Yeah. We know how that went.

To me, Netflix isn't a story of the great idea that someone came upon and ran
with... The idea was kind of obvious, and most of us would've dropped it the
moment we had it for fear of the installed competition. Netflix remains a
story of brilliant execution, to me.

I dig those scamps.

------
Lost_BiomedE
Time your opportunity and Choose the right niche...

They came in to my view just after blockbuster had beat the local store. Going
into a blockbuster was about as fun as going to get your teeth drilled but
people still dragged in and out of there.

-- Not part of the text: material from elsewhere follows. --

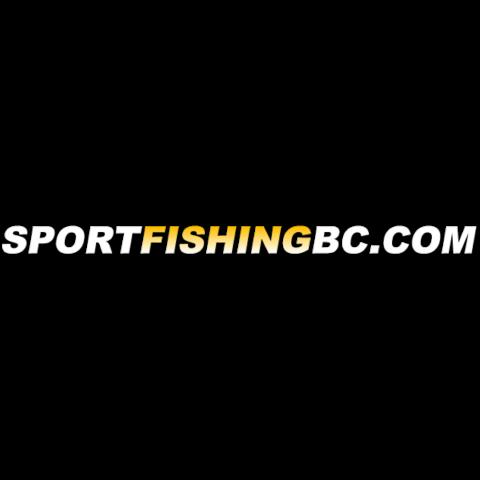 Sport Fishing BC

This article focused more on their development strategy as they progressed vs.
entry and was all the better for it.

------
phlux
_"Price the product well: At $8 a month, Hasting said the streaming service is
priced so that people who use it once or twice a month will still find value
and come back. And those who use it once or twice a week will rave about it to
friends."_

This is such a powerful statement for any business.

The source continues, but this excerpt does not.